A randomized controlled clinical trial depicted significant improvements in the severity of obstructive sleep apnea among patients with varying levels of apnea-hypopnea index (AHI4) with the use of a combination of the norepinephrine reuptake inhibitor Atomoxetine and the antimuscarinic Aroxybutynin (AD109) over a four-week treatment period. Joseph Ojile et al. sought to assess the tolerability, safety, and effectiveness of two different doses of AD109 (75/2.5 mg and 75/5 mg) and 75 mg Atomoxetine (monotherapy) when administered over four weeks in patients with obstructive sleep apnea.

The trial enrolled patients with obstructive sleep apnea and AHI4 ranging from 10 to 45 (defined as a 4% desaturation for hypopneas).
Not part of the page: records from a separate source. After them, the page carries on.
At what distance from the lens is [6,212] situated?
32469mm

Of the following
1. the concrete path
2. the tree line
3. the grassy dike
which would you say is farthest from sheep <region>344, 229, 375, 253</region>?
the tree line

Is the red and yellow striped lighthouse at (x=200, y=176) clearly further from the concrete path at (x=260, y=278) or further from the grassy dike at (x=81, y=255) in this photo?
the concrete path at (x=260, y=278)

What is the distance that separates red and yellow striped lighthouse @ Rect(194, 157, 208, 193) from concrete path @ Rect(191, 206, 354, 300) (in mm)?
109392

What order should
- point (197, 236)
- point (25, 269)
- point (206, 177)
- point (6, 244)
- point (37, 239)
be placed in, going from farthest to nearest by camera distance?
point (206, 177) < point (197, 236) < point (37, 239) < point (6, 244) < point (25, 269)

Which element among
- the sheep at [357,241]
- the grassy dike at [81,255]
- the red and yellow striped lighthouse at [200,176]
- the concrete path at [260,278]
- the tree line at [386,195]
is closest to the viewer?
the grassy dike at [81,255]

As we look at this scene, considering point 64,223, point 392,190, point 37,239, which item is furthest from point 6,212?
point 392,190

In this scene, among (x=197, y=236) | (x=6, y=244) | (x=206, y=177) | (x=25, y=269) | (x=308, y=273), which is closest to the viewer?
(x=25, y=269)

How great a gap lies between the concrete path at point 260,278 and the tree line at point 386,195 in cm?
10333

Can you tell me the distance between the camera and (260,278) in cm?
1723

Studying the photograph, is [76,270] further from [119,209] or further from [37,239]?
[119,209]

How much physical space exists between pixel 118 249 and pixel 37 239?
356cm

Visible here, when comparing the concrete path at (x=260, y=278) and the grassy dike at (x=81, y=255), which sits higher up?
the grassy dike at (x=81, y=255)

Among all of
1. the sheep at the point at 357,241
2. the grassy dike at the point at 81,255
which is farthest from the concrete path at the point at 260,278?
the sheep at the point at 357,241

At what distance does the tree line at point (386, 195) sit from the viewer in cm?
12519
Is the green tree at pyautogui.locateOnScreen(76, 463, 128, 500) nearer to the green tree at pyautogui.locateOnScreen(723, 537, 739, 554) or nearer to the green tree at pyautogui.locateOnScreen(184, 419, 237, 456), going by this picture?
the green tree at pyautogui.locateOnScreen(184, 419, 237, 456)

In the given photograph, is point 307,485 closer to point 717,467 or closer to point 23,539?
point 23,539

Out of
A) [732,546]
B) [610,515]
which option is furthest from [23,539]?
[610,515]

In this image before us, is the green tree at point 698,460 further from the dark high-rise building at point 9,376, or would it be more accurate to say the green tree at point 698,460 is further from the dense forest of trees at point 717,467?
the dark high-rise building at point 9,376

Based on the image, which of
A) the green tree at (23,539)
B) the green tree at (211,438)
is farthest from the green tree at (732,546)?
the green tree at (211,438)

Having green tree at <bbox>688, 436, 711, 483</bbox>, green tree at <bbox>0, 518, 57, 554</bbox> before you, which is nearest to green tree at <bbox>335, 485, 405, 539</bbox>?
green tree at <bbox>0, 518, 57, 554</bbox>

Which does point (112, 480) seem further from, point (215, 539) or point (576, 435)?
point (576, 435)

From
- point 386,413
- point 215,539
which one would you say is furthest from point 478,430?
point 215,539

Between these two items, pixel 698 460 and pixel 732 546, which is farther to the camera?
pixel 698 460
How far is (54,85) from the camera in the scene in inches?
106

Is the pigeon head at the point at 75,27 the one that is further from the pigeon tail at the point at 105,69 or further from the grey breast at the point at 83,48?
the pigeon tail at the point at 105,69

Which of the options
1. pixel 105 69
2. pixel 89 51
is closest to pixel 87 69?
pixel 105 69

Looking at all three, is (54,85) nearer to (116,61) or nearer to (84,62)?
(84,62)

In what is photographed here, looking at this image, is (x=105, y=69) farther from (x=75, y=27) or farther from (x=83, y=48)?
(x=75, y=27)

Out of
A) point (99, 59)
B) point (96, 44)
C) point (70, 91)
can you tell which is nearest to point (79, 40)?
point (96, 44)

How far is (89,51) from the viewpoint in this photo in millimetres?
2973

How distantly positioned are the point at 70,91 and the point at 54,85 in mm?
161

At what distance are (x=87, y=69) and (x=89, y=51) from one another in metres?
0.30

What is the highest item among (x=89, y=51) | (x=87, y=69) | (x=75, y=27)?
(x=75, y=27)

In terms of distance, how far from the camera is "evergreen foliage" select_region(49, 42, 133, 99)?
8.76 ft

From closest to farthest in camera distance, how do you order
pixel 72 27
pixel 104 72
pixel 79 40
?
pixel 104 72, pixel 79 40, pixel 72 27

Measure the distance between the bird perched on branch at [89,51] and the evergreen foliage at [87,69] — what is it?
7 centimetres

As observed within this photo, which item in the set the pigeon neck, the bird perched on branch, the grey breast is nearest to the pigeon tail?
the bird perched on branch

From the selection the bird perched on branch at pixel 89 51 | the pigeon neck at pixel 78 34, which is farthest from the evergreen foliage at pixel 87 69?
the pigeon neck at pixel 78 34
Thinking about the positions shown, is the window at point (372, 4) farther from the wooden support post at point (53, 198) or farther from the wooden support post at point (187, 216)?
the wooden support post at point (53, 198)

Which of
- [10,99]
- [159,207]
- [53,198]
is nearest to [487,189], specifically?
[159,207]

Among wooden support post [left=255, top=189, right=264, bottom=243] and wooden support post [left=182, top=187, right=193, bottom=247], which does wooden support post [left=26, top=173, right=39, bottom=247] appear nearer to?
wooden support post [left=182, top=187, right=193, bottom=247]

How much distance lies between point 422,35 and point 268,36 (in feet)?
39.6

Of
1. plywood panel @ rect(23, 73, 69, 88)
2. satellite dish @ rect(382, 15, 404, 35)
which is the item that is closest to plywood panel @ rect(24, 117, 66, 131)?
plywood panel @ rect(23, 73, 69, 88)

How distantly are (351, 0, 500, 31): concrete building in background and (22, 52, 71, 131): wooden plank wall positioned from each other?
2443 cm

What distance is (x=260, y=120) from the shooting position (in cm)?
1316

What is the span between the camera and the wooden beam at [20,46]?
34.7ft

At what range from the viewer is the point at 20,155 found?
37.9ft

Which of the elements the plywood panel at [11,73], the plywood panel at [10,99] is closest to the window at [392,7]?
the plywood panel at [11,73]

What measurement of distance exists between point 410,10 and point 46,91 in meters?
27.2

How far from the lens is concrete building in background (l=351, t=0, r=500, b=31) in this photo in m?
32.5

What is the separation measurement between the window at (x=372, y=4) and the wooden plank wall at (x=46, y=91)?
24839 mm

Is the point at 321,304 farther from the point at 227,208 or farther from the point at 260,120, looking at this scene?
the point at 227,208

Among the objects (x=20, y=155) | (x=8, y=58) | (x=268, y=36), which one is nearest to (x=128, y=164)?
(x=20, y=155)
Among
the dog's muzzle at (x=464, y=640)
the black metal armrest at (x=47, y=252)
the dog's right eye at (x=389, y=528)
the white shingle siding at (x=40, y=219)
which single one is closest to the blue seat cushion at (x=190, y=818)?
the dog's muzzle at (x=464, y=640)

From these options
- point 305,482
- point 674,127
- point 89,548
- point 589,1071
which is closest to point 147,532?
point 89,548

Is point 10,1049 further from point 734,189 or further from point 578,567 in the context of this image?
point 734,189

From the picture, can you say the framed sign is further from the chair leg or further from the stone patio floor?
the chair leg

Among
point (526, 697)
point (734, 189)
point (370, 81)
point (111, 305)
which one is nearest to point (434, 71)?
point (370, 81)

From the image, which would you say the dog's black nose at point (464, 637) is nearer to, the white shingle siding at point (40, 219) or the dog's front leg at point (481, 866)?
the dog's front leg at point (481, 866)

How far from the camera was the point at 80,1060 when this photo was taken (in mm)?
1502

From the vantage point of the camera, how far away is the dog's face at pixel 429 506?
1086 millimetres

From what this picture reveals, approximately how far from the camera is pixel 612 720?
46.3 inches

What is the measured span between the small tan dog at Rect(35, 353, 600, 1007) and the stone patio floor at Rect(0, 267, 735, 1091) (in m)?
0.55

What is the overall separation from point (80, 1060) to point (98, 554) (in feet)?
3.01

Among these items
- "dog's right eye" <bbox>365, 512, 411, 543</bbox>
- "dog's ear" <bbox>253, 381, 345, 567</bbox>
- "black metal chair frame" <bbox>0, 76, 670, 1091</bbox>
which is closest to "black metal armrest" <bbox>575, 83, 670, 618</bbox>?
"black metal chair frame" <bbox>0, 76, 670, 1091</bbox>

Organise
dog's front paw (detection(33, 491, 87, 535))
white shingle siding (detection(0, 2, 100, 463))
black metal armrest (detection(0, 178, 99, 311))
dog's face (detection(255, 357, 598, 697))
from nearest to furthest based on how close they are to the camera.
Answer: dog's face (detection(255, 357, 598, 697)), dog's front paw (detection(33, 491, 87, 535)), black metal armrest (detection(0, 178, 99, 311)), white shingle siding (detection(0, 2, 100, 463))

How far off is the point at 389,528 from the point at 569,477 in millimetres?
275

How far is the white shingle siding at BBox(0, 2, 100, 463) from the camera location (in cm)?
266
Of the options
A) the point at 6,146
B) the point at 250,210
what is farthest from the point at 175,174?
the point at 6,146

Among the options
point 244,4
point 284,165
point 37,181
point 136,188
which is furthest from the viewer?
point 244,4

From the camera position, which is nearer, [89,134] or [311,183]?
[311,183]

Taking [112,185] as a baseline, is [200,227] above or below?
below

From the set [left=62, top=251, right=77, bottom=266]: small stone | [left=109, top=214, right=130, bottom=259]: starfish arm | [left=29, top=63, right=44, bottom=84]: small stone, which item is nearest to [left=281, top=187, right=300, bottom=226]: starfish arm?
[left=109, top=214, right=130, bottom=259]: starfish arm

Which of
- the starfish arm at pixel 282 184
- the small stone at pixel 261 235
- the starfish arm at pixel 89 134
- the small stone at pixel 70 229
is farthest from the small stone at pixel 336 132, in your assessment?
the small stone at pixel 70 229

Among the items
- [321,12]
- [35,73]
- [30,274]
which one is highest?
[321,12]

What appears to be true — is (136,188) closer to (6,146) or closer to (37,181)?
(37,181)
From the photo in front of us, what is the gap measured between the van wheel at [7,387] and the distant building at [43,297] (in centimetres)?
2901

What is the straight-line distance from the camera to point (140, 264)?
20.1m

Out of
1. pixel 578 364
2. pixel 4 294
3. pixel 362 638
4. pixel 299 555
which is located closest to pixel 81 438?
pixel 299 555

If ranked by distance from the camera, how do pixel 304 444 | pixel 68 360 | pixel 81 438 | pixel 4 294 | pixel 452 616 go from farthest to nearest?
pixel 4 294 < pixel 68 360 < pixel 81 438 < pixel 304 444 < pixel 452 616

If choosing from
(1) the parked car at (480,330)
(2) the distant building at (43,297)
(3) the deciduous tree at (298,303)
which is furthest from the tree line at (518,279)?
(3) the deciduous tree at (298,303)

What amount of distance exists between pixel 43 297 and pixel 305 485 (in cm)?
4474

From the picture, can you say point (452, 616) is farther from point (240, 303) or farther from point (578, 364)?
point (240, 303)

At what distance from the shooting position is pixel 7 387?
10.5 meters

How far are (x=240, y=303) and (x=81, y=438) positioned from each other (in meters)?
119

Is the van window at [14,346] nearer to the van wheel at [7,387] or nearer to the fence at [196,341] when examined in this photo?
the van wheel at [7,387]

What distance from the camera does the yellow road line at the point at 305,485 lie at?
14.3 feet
The primary focus of the study was to determine the impact of AD109 compared to placebo on the alteration in AHI4. Additionally, exploratory outcomes included the assessment of patient-reported outcome questionnaires (PROMIS). Overall, 211 volunteers were included in the trial, with 41% of them being female.

The median age was 55 years (with an interquartile range of 48-60), and the BMI was 32.2 kg/m² (with an interquartile range of 28.0-35.2). In the AD109 treatment groups, the AHI4 significantly decreased from a baseline of 20.5 (12.3-27.2) to 10.8 (5.6-18.5) in the 75/2.5 mg dose arm and from 19.4 (13.7-26.4) to 9.5 (6.1-19.3) in the 75/5 mg dose arm. For patients receiving Atomoxetine alone, the AHI4 decreased from 19.0 (11.8-28.8) to 11.8 (5.5-21.5), while the placebo group showed a decrease from 20.1 (11.9-25.9) to 16.3 (11.1-28.9).

As found, 44% of the subjects administered with AD109 experienced a decline in AHI4 higher than 50% from baseline. Notably, patients receiving AD109 75/2.5 mg showed an enhancement in PROMIS fatigue scores. However, Atomoxetine alone resulted in a decrease of higher than 20 minutes in total sleep time in comparison with placebo and AD109. No serious side effects were noted with AD109. Nausea, insomnia, and dry mouth were the most common side effects reported.

Over a four-week treatment period, AD109 demonstrated both objective and subjective improvements in the severity of obstructive sleep apnea among a diverse group of patients with varying levels of AHI4. The findings from the Mariposa trial play a pivotal role in shaping the design of phase 3 trials for AD109 in the treatment of obstructive sleep apnea.